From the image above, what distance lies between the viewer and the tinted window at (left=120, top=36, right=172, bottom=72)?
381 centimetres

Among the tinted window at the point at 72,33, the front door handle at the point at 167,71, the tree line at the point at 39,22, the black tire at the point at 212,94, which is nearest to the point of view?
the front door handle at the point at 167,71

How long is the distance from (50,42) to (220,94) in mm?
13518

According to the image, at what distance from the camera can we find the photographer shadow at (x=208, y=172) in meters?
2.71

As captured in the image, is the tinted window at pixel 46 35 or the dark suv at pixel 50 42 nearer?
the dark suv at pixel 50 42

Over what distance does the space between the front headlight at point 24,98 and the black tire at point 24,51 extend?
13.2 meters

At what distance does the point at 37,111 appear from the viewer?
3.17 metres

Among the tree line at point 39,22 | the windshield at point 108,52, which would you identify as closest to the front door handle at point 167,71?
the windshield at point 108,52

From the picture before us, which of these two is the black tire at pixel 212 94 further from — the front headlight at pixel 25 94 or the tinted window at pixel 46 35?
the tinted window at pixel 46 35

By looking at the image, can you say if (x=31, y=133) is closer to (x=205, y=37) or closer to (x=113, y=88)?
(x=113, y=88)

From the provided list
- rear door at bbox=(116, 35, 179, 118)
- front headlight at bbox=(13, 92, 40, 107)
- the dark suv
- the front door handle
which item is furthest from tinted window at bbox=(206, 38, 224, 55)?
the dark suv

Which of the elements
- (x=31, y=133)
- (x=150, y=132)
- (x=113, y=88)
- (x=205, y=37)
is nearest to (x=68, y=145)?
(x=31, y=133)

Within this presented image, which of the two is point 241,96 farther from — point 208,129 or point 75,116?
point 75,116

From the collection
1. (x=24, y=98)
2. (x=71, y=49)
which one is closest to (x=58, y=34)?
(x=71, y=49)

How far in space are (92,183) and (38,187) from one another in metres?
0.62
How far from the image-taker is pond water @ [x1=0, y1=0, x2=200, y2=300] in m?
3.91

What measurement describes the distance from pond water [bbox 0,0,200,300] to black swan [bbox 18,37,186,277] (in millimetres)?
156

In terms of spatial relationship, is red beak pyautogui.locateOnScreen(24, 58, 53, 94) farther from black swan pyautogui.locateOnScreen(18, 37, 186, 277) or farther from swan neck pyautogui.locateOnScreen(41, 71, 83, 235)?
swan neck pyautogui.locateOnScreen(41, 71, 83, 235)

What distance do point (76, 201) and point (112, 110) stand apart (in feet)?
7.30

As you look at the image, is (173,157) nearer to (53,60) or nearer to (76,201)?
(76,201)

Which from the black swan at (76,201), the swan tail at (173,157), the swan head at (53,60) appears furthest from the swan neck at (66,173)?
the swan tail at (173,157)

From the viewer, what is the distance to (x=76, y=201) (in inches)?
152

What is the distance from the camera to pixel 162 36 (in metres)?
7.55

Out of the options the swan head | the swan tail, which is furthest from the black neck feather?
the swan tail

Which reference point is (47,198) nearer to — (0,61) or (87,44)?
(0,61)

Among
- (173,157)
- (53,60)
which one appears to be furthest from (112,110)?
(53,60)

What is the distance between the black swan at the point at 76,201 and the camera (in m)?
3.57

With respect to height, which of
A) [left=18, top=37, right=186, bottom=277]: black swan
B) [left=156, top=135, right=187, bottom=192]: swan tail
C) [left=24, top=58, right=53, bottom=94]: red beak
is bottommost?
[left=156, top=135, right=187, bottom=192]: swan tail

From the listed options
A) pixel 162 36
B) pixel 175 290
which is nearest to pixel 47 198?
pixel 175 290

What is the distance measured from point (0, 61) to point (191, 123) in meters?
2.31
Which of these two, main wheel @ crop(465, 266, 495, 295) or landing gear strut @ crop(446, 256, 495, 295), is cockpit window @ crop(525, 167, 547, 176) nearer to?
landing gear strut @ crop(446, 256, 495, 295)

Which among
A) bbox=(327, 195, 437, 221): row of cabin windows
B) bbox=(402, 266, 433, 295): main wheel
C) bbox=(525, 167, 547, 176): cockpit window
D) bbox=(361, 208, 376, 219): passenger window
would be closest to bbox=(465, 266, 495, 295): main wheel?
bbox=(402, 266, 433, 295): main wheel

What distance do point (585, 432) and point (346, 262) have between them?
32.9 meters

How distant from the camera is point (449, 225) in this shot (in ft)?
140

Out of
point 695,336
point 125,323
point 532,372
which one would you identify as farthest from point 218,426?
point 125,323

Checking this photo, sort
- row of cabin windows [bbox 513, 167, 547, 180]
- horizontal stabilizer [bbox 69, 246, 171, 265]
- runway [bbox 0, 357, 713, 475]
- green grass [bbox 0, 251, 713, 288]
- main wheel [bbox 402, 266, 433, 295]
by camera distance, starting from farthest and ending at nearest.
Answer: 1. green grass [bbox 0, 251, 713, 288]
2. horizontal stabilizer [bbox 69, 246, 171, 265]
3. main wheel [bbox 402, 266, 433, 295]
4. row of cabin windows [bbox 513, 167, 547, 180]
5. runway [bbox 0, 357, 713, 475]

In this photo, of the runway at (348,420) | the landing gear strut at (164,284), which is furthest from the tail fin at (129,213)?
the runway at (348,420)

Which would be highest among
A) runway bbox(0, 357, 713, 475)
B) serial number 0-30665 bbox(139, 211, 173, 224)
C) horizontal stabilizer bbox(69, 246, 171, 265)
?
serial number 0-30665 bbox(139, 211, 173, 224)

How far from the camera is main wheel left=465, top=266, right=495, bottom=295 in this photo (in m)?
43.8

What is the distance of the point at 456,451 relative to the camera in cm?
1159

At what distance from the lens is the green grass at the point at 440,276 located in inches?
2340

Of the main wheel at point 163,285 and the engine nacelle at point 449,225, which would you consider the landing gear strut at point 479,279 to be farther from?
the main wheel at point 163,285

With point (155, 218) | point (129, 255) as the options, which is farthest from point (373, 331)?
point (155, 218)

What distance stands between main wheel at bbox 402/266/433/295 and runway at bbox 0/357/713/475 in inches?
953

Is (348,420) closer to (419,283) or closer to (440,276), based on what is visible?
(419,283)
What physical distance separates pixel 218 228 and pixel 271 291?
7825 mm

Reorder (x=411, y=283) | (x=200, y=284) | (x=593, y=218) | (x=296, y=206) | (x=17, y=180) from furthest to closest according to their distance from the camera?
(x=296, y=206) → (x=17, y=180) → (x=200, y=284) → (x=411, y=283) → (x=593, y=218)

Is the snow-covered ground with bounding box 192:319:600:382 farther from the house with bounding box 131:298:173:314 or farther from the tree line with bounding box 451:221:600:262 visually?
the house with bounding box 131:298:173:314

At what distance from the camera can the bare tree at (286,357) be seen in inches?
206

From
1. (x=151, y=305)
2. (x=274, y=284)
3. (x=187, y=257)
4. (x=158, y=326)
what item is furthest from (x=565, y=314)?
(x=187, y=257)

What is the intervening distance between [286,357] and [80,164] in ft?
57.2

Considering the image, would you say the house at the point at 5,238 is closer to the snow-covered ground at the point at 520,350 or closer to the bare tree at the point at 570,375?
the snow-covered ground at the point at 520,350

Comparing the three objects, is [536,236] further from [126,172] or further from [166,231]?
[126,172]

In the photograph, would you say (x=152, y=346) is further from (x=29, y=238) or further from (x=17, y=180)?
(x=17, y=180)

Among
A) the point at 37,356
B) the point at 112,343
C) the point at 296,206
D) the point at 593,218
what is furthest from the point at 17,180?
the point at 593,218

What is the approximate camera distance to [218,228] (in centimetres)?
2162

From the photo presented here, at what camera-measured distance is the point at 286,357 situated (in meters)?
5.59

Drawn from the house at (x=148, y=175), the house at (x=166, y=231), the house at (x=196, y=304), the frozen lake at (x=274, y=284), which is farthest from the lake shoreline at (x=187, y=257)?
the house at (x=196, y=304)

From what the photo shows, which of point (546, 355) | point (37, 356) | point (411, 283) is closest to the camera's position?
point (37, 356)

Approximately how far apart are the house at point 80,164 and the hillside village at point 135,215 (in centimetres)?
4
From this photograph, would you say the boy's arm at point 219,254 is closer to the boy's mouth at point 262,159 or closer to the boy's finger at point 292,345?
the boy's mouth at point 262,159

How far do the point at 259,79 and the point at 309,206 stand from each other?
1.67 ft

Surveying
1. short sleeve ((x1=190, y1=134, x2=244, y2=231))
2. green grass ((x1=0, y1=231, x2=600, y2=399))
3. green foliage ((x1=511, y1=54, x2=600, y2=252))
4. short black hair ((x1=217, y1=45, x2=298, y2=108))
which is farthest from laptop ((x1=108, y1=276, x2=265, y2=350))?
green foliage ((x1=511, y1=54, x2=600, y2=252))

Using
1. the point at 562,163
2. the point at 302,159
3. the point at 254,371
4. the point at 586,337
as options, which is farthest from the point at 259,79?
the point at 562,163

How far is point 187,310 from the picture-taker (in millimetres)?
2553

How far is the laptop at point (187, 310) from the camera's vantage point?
..............................
Write out exactly the final stretch of the records: the line containing "Drawn from the" and every line after it, through the last, and nothing else.

Drawn from the house at (x=148, y=175), the house at (x=166, y=231), the house at (x=196, y=304), the frozen lake at (x=274, y=284), which is farthest from the lake shoreline at (x=187, y=257)?
the house at (x=196, y=304)

From what the photo shows, which of point (546, 355) | point (37, 356) | point (411, 283) is closest to the camera's position?
point (37, 356)

Approximately how far apart are the house at point 80,164 and the hillside village at point 135,215 (in centimetres)?
4
From this photograph, would you say the boy's arm at point 219,254 is closer to the boy's mouth at point 262,159 or closer to the boy's finger at point 292,345?
the boy's mouth at point 262,159

How far do the point at 259,79 and the point at 309,206 stand from each other?
1.67 ft

Surveying
1. short sleeve ((x1=190, y1=134, x2=244, y2=231))
2. green grass ((x1=0, y1=231, x2=600, y2=399))
3. green foliage ((x1=511, y1=54, x2=600, y2=252))
4. short black hair ((x1=217, y1=45, x2=298, y2=108))
which is farthest from laptop ((x1=108, y1=276, x2=265, y2=350))?
green foliage ((x1=511, y1=54, x2=600, y2=252))

Using
1. the point at 562,163
2. the point at 302,159
3. the point at 254,371
4. the point at 586,337
as options, which is farthest from the point at 259,79?
the point at 562,163

How far is point 187,310 from the picture-taker (in millimetres)?
2553

How far is the laptop at point (187, 310) from the camera's vantage point?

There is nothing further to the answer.